EXERCISE TASK: Extract each line of the material that follows exactly and omit its pictures.

DATASET RECORDS:
* * *
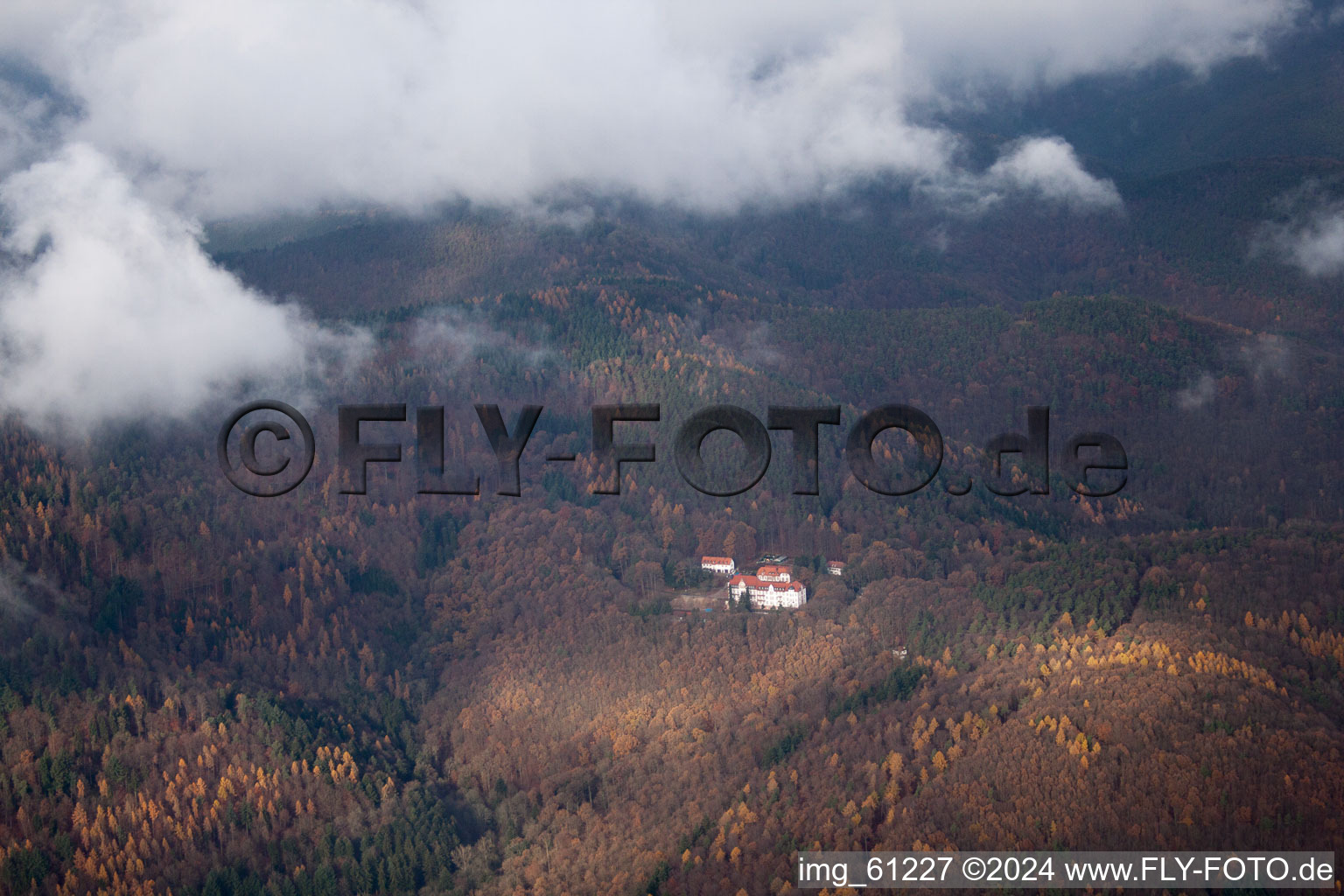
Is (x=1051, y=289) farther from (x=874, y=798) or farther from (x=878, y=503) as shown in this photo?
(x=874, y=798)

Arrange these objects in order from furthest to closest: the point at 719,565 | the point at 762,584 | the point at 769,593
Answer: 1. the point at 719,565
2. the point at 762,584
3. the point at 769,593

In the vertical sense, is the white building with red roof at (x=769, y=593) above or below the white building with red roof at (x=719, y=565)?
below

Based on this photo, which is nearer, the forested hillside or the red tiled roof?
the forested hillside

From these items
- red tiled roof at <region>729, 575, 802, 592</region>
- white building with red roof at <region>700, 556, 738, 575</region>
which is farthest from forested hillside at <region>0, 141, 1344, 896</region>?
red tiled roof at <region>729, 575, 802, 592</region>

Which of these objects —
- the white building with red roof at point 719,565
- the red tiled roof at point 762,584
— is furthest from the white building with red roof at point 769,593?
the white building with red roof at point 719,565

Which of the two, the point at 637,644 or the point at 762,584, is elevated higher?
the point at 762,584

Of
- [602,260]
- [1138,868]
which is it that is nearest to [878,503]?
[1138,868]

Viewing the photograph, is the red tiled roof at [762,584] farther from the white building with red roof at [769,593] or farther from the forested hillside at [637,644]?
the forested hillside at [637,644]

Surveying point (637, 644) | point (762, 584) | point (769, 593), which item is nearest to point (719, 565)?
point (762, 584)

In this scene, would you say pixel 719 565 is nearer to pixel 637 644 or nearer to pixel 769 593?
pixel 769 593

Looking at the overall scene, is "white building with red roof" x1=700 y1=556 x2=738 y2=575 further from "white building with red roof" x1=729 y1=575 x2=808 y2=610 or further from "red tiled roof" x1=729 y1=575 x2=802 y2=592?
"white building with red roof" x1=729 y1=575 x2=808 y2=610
* * *
REPLY:
Is (x=1051, y=289) farther from (x=874, y=798) or farther from (x=878, y=503) as shown in this photo?
(x=874, y=798)

Arrange these objects in order from furthest to closest: the point at 719,565 | the point at 762,584 | the point at 769,593
Answer: 1. the point at 719,565
2. the point at 762,584
3. the point at 769,593

In the vertical sense, is the white building with red roof at (x=769, y=593) above or below the white building with red roof at (x=719, y=565)?
below

Based on this photo, which is nearer, the forested hillside or the red tiled roof?
the forested hillside

From these items
- red tiled roof at <region>729, 575, 802, 592</region>
- white building with red roof at <region>700, 556, 738, 575</region>
which is farthest from forested hillside at <region>0, 141, 1344, 896</region>?
red tiled roof at <region>729, 575, 802, 592</region>

Which of these objects —
- the white building with red roof at point 719,565
- the red tiled roof at point 762,584
— is furthest from the white building with red roof at point 769,593?
the white building with red roof at point 719,565

Which of the two, the point at 637,644 or the point at 762,584, is elevated higher?
the point at 762,584

Of
- [602,260]
- [1138,868]
which is it that is nearest to [878,503]?
[1138,868]

Viewing the photograph, is the red tiled roof at [762,584] farther from the white building with red roof at [769,593] or farther from the forested hillside at [637,644]?
the forested hillside at [637,644]

Surveying point (637, 644) | point (762, 584) | point (769, 593), which item is nearest to point (719, 565)?
point (762, 584)

In this scene, would you say pixel 719 565 is nearer to pixel 637 644 or nearer to pixel 769 593?
pixel 769 593

Looking at the overall scene, is "white building with red roof" x1=700 y1=556 x2=738 y2=575 further from "white building with red roof" x1=729 y1=575 x2=808 y2=610 or further from "red tiled roof" x1=729 y1=575 x2=802 y2=592?
"white building with red roof" x1=729 y1=575 x2=808 y2=610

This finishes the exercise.